▸ **WHAT IS EXPECTED**: Please copy each line in the records below that contains the string "miscellaneousContainer".

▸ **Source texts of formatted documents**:
-- -- --

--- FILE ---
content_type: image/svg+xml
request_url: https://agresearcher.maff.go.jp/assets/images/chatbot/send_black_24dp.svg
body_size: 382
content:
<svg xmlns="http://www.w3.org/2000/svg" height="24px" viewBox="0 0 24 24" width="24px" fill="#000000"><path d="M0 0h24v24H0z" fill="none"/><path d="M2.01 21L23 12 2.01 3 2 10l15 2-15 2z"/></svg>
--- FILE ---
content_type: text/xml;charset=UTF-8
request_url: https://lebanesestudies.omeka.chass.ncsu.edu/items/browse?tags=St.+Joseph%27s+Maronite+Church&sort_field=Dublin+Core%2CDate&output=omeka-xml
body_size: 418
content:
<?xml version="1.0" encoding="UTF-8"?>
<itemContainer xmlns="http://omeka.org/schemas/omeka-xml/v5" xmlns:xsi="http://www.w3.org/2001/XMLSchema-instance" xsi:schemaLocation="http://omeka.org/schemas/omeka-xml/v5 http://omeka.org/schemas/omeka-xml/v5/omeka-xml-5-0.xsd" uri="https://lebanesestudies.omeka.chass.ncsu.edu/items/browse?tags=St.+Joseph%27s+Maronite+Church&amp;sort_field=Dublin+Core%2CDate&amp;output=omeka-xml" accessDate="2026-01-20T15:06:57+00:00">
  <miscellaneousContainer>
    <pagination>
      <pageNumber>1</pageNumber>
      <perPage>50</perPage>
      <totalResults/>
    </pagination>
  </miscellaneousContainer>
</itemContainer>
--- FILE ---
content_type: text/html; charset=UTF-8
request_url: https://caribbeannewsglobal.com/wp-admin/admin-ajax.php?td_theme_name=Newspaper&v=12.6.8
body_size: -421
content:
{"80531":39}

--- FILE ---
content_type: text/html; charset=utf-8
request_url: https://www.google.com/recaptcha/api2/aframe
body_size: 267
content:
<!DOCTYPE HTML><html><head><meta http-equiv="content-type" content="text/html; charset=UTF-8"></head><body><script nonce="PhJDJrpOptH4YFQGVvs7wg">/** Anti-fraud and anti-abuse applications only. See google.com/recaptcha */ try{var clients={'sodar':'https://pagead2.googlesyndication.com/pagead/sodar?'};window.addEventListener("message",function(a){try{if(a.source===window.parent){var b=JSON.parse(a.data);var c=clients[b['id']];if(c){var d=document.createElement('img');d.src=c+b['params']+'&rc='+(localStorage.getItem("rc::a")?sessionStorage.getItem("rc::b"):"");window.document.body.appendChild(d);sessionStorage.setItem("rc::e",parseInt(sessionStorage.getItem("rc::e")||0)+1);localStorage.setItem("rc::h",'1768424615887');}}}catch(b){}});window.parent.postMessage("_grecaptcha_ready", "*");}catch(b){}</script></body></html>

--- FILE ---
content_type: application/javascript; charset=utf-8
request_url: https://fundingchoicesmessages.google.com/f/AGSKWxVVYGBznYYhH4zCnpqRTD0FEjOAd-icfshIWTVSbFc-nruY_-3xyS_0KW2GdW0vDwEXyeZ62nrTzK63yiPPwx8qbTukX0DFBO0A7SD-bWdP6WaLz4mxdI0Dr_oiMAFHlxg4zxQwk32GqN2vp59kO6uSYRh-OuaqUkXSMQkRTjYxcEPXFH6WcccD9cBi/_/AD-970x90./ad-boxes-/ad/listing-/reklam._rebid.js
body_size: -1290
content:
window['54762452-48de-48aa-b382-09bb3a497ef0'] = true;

-- -- --

▸ **TASK RESULT**:
  <miscellaneousContainer>
  </miscellaneousContainer>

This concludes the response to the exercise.